> _DOCUMENT SEGMENT_:
--- BEGIN ---
We were with a neat group of people today talking mercy ministry and the church and that always gets me stirred up, so be warned – random thoughts ahead.
But imagine someone asking whether social ministries are hindering church planting in Africa. In other words, are there too many Christians who are going out to do things like dig wells without actually making disciples and helping establish biblical local churches?
Now this is a funny kind of question, because it is two questions pretending to be one. Are there too many professing Christians who are going out to do social kinds of work without a passion for the local church and gospel ministry and planting biblical communities in Africa? That’s the first question. My guess is yes. I actually don’t think I would have to guess. Yes. (But we could ask this question another way then, are they actually doing effective mercy ministries if they are not concerned about discipleship and establishing local churches? No way. So are there too many people then who are doing poor, ineffective social kinds of ministries because they are primarily concerned about digging wells and less concerned about people’s spiritual condition? Probably. But mercy without truth is hardly mercy. Would I actually want these same people to stop digging wells and start doing church planting? Is that the answer? No, not really, I would want them to be discipled first. If they can’t dig a well without caring about someone’s spiritual condition, then I certainly wouldn’t want them to start a church.) The point is, the problem isn’t nearly as much with the fact that someone goes to a village in Africa and wants to love the people there and notices that they don’t have water and so he works alongside of the people he loves and he disciples them as he does and shows them the love of Christ and shares the gospel with them as he does so. The problem instead is with the fact someone can claim to be a Christian and think he is actually caring about someone without actually caring about helping them become part of a biblical local church. Are there too many people who are just doing things like digging wells without a concern for the gospel and church planting? Probably. But don’t stop there. The second question is this hindering church planting? Well, be clear, are you asking, is it really a concern for helping people have water hindering church planting or is it more immature believers who aren’t churchmen being sent out as missionaries who are hindering church planting? I think it is actually the latter.
--- END ---
> _WRITTEN TASKS_:
A: Answer these from the post on mercy ministry and church planting:
(i) What did the writer talk about with a group of people today?
(ii) In which place does the question about social ministries and church planting arise?
(iii) Which of the two possibilities does the writer think is hindering church planting?
B: Retype the post on mercy ministry from "But imagine someone" up to and including "biblical local churches?".
C: Summarize the post on mercy ministry and church planting in two sentences.
The records after the post are separate material.

> _ROWS_:
--- BEGIN ---
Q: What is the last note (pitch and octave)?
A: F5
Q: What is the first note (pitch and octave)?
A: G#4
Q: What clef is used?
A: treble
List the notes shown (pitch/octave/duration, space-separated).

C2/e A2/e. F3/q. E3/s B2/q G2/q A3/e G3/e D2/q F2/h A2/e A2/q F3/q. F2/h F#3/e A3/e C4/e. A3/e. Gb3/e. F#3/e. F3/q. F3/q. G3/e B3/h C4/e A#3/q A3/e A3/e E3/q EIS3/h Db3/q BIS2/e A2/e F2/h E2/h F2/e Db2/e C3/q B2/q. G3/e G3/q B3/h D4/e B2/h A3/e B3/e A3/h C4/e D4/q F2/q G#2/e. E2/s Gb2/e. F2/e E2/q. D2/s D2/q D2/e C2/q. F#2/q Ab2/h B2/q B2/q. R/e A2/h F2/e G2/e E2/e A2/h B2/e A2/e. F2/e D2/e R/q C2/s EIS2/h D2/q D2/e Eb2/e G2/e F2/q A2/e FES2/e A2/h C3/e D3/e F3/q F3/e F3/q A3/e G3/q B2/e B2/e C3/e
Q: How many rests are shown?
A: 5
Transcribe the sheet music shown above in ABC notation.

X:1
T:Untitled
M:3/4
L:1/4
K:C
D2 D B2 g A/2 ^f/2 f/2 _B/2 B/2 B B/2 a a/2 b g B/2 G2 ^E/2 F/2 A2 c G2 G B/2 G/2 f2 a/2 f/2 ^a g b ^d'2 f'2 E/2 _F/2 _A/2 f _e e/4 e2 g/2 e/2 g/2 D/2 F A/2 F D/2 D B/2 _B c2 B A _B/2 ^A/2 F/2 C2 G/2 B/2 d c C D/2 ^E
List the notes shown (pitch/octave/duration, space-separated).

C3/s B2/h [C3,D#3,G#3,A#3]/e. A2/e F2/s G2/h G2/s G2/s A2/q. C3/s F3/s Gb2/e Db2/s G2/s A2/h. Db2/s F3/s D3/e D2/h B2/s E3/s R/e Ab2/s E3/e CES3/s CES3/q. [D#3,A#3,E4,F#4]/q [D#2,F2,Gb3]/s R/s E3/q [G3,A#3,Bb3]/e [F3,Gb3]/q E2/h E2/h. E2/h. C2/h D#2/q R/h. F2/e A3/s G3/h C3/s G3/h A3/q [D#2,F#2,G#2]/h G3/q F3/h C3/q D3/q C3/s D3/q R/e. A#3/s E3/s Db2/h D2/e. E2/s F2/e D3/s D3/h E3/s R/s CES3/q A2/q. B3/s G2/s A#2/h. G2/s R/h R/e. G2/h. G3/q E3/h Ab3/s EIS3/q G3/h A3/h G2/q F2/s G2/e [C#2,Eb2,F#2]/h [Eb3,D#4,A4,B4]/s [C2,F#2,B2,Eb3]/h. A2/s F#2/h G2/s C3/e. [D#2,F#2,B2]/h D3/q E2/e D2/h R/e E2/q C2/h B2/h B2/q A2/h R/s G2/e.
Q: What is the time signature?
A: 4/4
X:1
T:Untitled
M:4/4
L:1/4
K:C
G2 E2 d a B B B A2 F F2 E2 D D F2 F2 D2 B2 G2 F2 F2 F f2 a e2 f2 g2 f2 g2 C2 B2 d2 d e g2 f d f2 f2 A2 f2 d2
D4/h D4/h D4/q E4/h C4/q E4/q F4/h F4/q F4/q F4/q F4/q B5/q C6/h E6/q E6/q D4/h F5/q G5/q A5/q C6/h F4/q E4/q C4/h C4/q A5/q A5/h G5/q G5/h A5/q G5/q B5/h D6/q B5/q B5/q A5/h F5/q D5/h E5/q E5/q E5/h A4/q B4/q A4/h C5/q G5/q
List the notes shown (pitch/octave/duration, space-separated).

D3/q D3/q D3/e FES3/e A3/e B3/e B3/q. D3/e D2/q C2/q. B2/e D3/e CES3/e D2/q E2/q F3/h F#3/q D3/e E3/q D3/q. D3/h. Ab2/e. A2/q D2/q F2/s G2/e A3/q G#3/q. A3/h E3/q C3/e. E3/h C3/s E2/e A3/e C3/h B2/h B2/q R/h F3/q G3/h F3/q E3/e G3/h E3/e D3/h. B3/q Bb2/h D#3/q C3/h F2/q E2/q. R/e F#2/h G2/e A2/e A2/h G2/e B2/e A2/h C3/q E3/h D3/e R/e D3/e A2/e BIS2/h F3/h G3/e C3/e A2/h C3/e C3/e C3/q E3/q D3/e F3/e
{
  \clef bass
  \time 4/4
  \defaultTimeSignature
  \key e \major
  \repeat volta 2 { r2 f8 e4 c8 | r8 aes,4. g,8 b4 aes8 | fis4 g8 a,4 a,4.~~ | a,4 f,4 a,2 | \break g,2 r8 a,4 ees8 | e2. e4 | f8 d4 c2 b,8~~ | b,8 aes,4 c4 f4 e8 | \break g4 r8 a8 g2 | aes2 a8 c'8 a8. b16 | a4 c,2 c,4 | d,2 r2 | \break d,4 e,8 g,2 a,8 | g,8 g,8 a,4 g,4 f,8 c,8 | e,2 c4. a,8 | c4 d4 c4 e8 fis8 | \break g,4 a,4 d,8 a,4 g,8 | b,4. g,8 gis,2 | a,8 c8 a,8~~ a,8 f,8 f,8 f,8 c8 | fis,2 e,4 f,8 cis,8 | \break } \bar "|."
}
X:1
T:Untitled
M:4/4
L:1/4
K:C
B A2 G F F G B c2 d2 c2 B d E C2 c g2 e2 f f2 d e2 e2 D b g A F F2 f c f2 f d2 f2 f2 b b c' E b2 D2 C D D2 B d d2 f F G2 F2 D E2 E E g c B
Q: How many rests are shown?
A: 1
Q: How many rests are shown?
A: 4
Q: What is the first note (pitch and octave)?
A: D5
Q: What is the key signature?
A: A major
--- END ---
> _ANSWER SET_:
A:
(i) Mercy ministry and the church.
(ii) Africa.
(iii) Immature believers who aren't churchmen being sent out as missionaries.

B:
But imagine someone asking whether social ministries are hindering church planting in Africa. In other words, are there too many Christians who are going out to do things like dig wells without actually making disciples and helping establish biblical local churches?

C: The writer considers whether social ministries such as digging wells are hindering church planting in Africa and says this is two questions pretending to be one. The writer agrees that too many professing Christians do social work without concern for the gospel and local churches, but concludes that church planting is hindered by sending out immature believers who aren't churchmen as missionaries, not by a concern for helping people have water.